> **EXERCISE BRIEF**: Using the Apple Calendar operations text, say whether each statement agrees with it: 1. The skill handles task prioritization. 2. Updates and deletes should prefer explicit event ids. 3. Fuzzy title matching can be the only basis for risky writes. For each, answer yes or no and quote the words that decide it.

## begin SELECTED PASSAGE

Apple Calendar Ops
This skill is the Apple Calendar operation layer.
It handles stable calendar reads and writes. It does not do high-level scheduling, cross-system planning, or task prioritization.
Core boundary
Use this skill for concrete Apple Calendar operations:
- list calendars
- fetch events in a time range
- create an event
- update an event
- delete an event
Do not use this skill to decide how the day should be planned. That belongs to a higher-level task/orchestrator.
Operating rules
Default stance:
- reads are safe
- writes should be dry-run-friendly
- updates/deletes should prefer explicit event ids
- fuzzy title matching may help locate events, but should not be the only basis for risky writes
Credentials should come from /home/agent/.openclaw/workspace/secrets.json.
Read references/boundary.md before changing the skill's scope.
Read references/event-contract.md before writing or consuming event JSON.

## end SELECTED PASSAGE
## begin COLLECTED MATERIAL

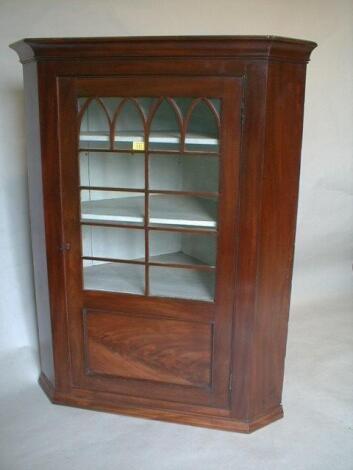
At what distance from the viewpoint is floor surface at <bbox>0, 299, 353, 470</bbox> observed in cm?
183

## end COLLECTED MATERIAL

> **RESULT OF THIS TASK**:
1. No: "It does not do high-level scheduling, cross-system planning, or task prioritization."
2. Yes: "updates/deletes should prefer explicit event ids"
3. No: "fuzzy title matching may help locate events, but should not be the only basis for risky writes"